On Fri, 26 Oct 2007, Sven Schreiber wrote:
Riccardo (Jack) Lucchetti schrieb:
>
> A possible alternative may be the following: first, read all
> the data as if they were all strings. Then, with the data
> already in RAM, convert to numeric whenever possible. This
> way, you read the datafile only once, and the way stays open
> if we want, for instance, flag some of the variables as
> dummies or discrete variables straight away.
Jack's idea sounds good. If I understand correctly, it's an
approach to convert as much as possible to usable variables and
data, and inform the user about the rest. (Rather than throwing
errors and stopping.) That would be good.

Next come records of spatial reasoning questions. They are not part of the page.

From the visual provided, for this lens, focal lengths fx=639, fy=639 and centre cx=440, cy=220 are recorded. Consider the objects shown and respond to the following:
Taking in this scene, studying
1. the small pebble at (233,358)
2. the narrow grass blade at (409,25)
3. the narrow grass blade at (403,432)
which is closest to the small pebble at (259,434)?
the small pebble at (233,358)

I like Jack's idea too, with a couple of reservations.
First, I'm not too keen on reading all the data into RAM as
strings. To ensure no data loss, these strings would have to be
fairly long -- say 32 characters. Now with something like PUMS
you can have tens or hundreds of thousands of observations on
hundreds of variables. This makes for a big memory chunk when
stored as doubles, and perhaps 4 times as big when stored as
strings. So I tend to favour two passes.
Second, I think that attempting to parse all non-numeric stuff as
coded data should probably be governed by an explicit option.
It'll work fine on a well-formed PUMS file, but could cause a
nasty mess with a very large data file that has a few extraneous
non-numeric characters in it, 100% CPU for a long time. Think of
a file with 200000 observations and a stray 'x' on the last row.
BTW, on a (only loosely) related issue, it would be useful if
gretl could handle files like some I recently downloaded from
the US BLS site; they report quarterly data with an additional
row for year averages, like so:
1950Q01 3.5
1950Q02 4.2
1950Q03 9.4
1950Q04 5.3
1950Q05 <you do the calc ;-)>
Yes, I've seen data of that sort too. I'll think about that
issue.
Allin.